As Ethan became more involved in strategic roles in robotics, he learned valuable organizational and leadership skills.

“[Through robotics], I learned what it takes to run a team,” Ethan said. “Harker robotics is one of the most student-run teams out there. We do a lot of planning and budgeting on the team. It’s a very rare experience that many high schoolers don’t get to have.”

Dr. Eric Nelson, upper school math and physics teacher, has watched Ethan rise from freshman to senior in robotics, noting that Ethan began to stand out to him very quickly as he rose into leadership positions. He also acknowledges Ethan’s capability to work with other people and give them direction, and urges him to continue developing his management skills and technical expertise.

“Ethan is on top of stuff that’s happening,” Dr. Nelson said. “He knows what’s going on, so if you have a question about what’s going on in the lab, in terms of technical efforts, where things are in terms of materials being ordered, you ask him and he knows. He doesn’t wait for other people to do things. I know that if Ethan’s name is on it, it’s going to happen really quickly.”
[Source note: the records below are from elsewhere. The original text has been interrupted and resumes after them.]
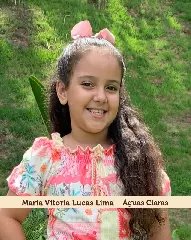 Conheça as candidatas a realeza mirim da Fenarreco - 16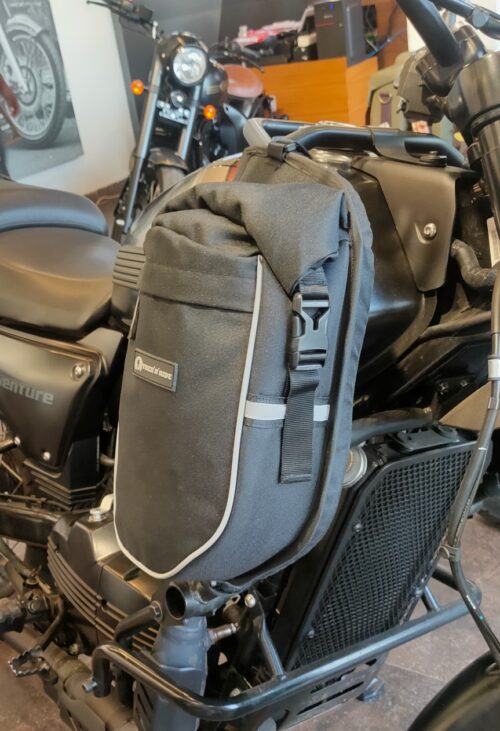 Empocher for Yezdi Adventure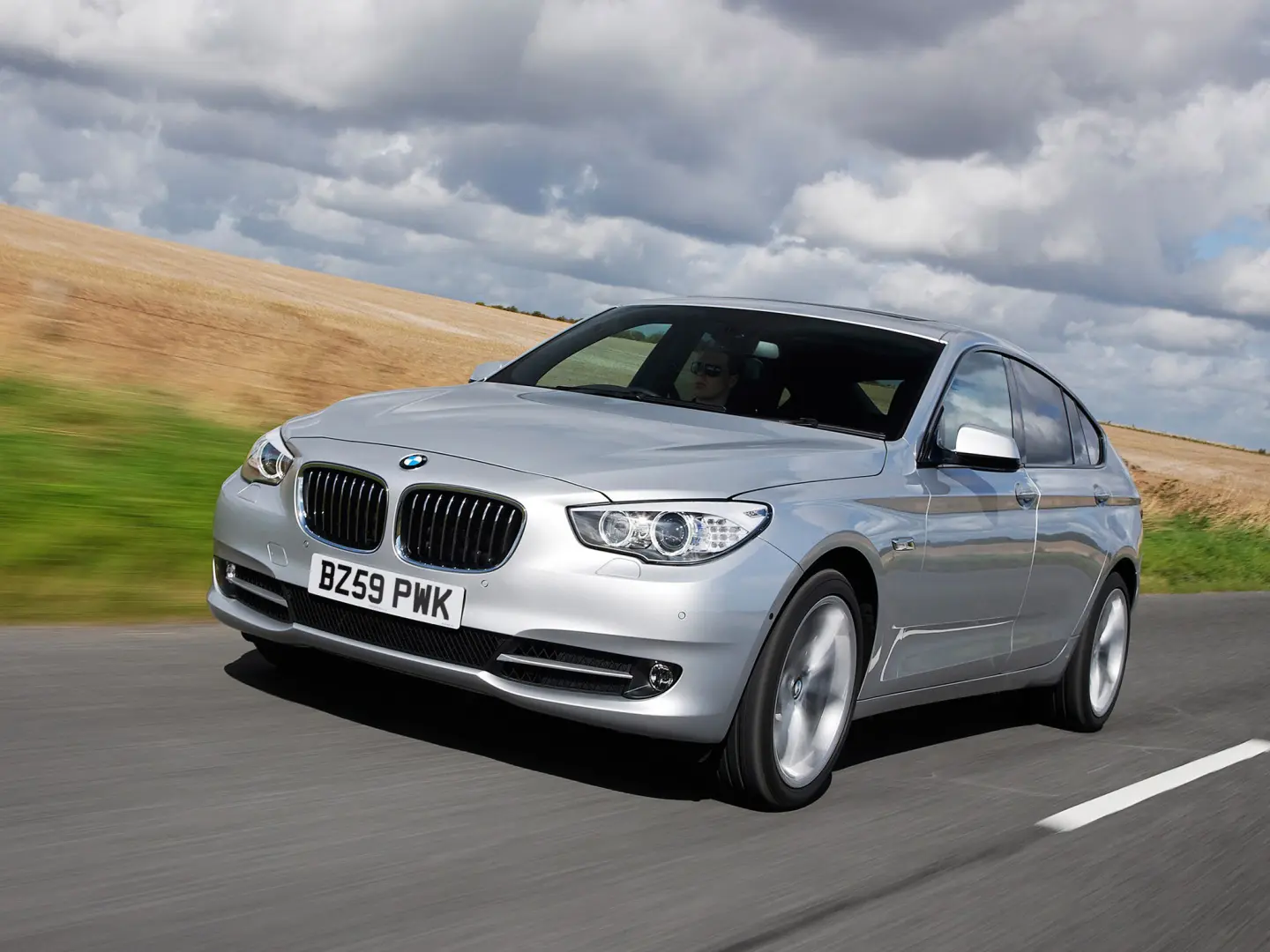 BMW 5 Serisi 5 Serisi Gran Turismo 530d Standart 6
Now, as technical president of the robotics program,, Ethan puts his management skills to work with guiding his underclassmen. Close friend and fellow robotics member Dhruv Trivedi (10) appreciates how Ethan is always available for help if necessary, and how well he can accomplish jobs. He enjoys being with Ethan both within and outside of robotics, whether they are flying drones in the park or simply talking about life in general.
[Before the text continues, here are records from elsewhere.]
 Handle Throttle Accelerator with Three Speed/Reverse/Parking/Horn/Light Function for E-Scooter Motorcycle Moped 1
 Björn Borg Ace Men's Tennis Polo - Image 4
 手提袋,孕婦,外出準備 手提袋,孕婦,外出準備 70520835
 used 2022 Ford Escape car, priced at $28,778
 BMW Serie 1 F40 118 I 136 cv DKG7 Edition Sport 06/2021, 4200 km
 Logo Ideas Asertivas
“[Ethan] is a very fun guy to talk to, but he can also lead people very well, and he knows how to get the job done,” Dhruv said. “At the same time, he’s not overwhelmingly forcing you to do things.”

Childhood friend John Zeng (12) often plays games with Ethan or chats with him on social media platforms such as Discord. He has noticed Ethan’s level-headed nature and his tendency to handle communication well.

“[Ethan] doesn’t get mad,” John said. “He can get frustrated or upset that you don’t do something right, but he’s not emotional with how he does things in friendships and personal relationships, or in leadership positions and how he works in school. I always find it really easy to talk to him and figure things out because he’s so straightforward about things like that. That’s one of his biggest strengths when it comes to communicating and working as a leader.”

Even when encountering issues with the robot’s performance, Ethan retains his calm throughout his robotics activities, using his problem-solving abilities to resolve the situation. Ethan has gained key communication skills and recognizes the importance of maintaining a cohesive team.

“The biggest challenges in robotics revolve around my tech: how reliable the robot is, making sure that it’s always working and that it doesn’t break when we compete,” Ethan said. “There’s also teamwork, and sometimes a challenge: you have to make sure everyone works well together. It’s important to have consistent communication between other key members of the team.”

Reflecting upon his time in robotics, Ethan cherishes the friendships he has made along the way and he and others have worked together as a team through various trials and competitions. Throughout the four years he has spent in robotics, Ethan believes he has grown not only as a leader but as a team player.

“Robotics makes it easy to make friends because you spend so much time together and you’re constantly working towards a common goal,” Ethan said. “A lot of my best friends have come through the robotics team. I’ll definitely treasure all of those friendships.”